Les relevés des formations sanitaires
En sus des listes que nous avons détaillées, émises par des communes sur le territoire desquelles des combats se sont livrés, se présente leur complément, à savoir la liste des hommes morts de leurs blessures dans des formations sanitaires.
Gerardmer
A Gérardmer sont décédés Léon Pierre CHASSAGNE et Joseph Auguste DEMONT (le 5 septembre), Jean Marie Pierre MAGNON et Antonin PARDON (le 6 septembre), et Pierre Claudius BENOIT (le 7 septembre). Ces cinq hommes reposent toujours à Gérardmer.
Clefcy
Clefcy, sur sa « Liste des soldats inhumés sur le territoire de la commune » du 28 mai 1915, incluait le nom de « DIENNET Claude, adjudant au 133e régiment d’infanterie, classe 1904, du recrutement de Belley, décédé à l’ambulance n°2 de la 41e division à Clefcy le 9 septembre 1914 ». Son acte de décès porte la mention rectificative : « Le défunt était sous-lieutenant et non adjudant. Le sous-lieutenant Diennet, décoré de la Croix de guerre, prénommé Claude Antoine Marius et non Claude seulement. »
Le Rudlin
Sur le trajet des évacuations entre la ligne de feu et Gérardmer se trouvait, à l’instar de Clefcy, le Rudlin, où des éléments du service de santé se sont établis alors que les combats faisaient rage depuis plusieurs jours déjà. Le 7 septembre, le JMO du service de santé de la 41e DI indique :
« Des blessés nombreux et d’une évacuation difficile étant signalés dans le secteur Est, l’ambulance 5/7 reçoit l’ordre de s’installer au Rudlin où elle arrive dans la journée. Elle recevra les blessés de la région de Louchpach et du col du Bonhomme et évacuera sur Gérardmer avec les voitures automobiles. […] Attaque violente du col des Journaux. »

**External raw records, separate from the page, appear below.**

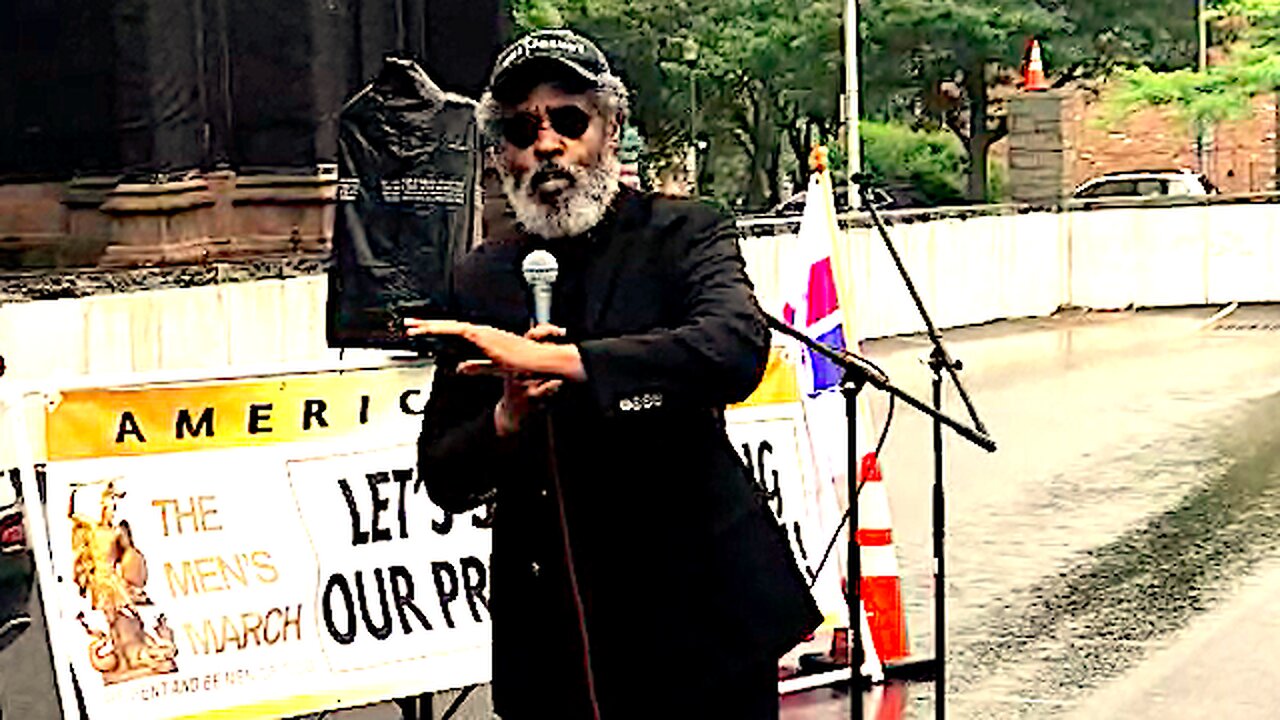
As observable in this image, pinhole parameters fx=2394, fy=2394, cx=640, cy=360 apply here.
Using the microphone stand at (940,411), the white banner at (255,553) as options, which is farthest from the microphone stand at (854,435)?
the white banner at (255,553)

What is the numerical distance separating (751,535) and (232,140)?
21.3 meters

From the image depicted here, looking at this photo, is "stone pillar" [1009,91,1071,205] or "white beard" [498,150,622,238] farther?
"stone pillar" [1009,91,1071,205]

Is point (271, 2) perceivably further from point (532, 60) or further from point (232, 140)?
point (532, 60)

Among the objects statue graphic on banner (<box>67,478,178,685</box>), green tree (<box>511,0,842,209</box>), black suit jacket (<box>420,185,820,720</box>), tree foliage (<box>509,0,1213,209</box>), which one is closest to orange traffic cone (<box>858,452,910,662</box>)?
statue graphic on banner (<box>67,478,178,685</box>)

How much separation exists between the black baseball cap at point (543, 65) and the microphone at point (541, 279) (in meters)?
0.28

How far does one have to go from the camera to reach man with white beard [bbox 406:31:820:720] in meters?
3.33

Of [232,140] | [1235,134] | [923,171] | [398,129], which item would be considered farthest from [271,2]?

Et d’y revenir le surlendemain, 9 septembre :
« Les ambulances 2 et 5 fonctionnent à Clefcy et au Rudlin. L’ambulance alpine 1/75 est mise à la disposition de la 41e division. Elle assure principalement le relèvement des blessés dans la région du Louchpach et du Bonhomme. Elle reçoit l’ordre de s’installer au Rudlin. Le médecin chef du ½ groupe de brancardiers reçoit l’ordre de diviser son groupement en deux sections dont l’une reste à Clefcy et l’autre se rendra à Habeaurupt, point plus rapproché du col du Bonhomme où les blessés sont toujours nombreux. Evacuation sur Gérardmer par convoi sanitaire automobile. »

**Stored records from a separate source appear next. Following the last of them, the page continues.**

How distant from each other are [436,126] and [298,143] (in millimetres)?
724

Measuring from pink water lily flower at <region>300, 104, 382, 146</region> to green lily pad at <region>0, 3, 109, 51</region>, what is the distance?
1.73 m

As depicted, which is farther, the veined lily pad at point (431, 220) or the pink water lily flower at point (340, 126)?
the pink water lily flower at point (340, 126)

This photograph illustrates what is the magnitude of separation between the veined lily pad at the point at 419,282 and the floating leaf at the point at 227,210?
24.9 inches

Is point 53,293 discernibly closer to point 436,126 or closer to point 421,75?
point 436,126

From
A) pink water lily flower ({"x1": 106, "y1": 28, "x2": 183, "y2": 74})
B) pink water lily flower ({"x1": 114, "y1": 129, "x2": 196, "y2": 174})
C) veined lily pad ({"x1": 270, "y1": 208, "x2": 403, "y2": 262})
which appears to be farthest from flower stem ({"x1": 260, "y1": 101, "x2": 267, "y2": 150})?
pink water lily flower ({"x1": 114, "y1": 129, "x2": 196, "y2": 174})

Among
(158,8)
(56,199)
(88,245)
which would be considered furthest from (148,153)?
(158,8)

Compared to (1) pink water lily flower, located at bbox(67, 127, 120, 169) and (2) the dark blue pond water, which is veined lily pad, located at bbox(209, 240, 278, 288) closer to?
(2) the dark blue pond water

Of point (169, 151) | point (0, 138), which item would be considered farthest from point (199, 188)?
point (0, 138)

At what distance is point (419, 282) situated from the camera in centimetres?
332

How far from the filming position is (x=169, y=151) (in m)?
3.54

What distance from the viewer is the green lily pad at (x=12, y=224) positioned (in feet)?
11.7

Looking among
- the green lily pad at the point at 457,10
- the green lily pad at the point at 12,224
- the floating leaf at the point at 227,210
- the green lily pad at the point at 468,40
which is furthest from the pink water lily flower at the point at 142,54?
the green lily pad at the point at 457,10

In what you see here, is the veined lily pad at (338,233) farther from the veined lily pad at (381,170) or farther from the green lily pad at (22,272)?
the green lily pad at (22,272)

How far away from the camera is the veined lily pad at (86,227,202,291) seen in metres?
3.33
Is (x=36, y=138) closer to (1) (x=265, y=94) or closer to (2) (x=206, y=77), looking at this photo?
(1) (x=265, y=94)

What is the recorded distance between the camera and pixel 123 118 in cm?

Enfin, l’ambulance alpine 1/65 joint ses services aux formations sanitaires déjà citées, comme le détaille son JMO :
« 10 septembre 1914. Départ pour le Rudlin à 5 h. La colonne passe par le col de Surceneux, le Valtin et arrive au Rudlin à 10 h. Je me présente aussitôt au médecin major de 1re classe, médecin chef de l’ambulance n°5 qui est installée au Rudlin. Il me donne l’ordre d’occuper le rez-de-chaussée du Chalet Schuehmacher pour l’ambulance et de cantonner les hommes et animaux dans deux autres chalets et deux prés. Mauvais cantonnement pour les mulets à cause de l’humidité du sol. On me charge d’un service des brancardiers pour apporter à l’ambulance n°5 les blessés du col du Louchpach et de la région du col du Bonhomme. Je dois réquisitionner deux véhicules. Durant cette journée, le service des subsistances ignorant notre arrivée n’a pu nous donner ni pain, ni viande. J’ai dû y suppléer. 11 – 12 septembre. Séjour au Rudlin. 13 septembre. Départ pour Barançon. »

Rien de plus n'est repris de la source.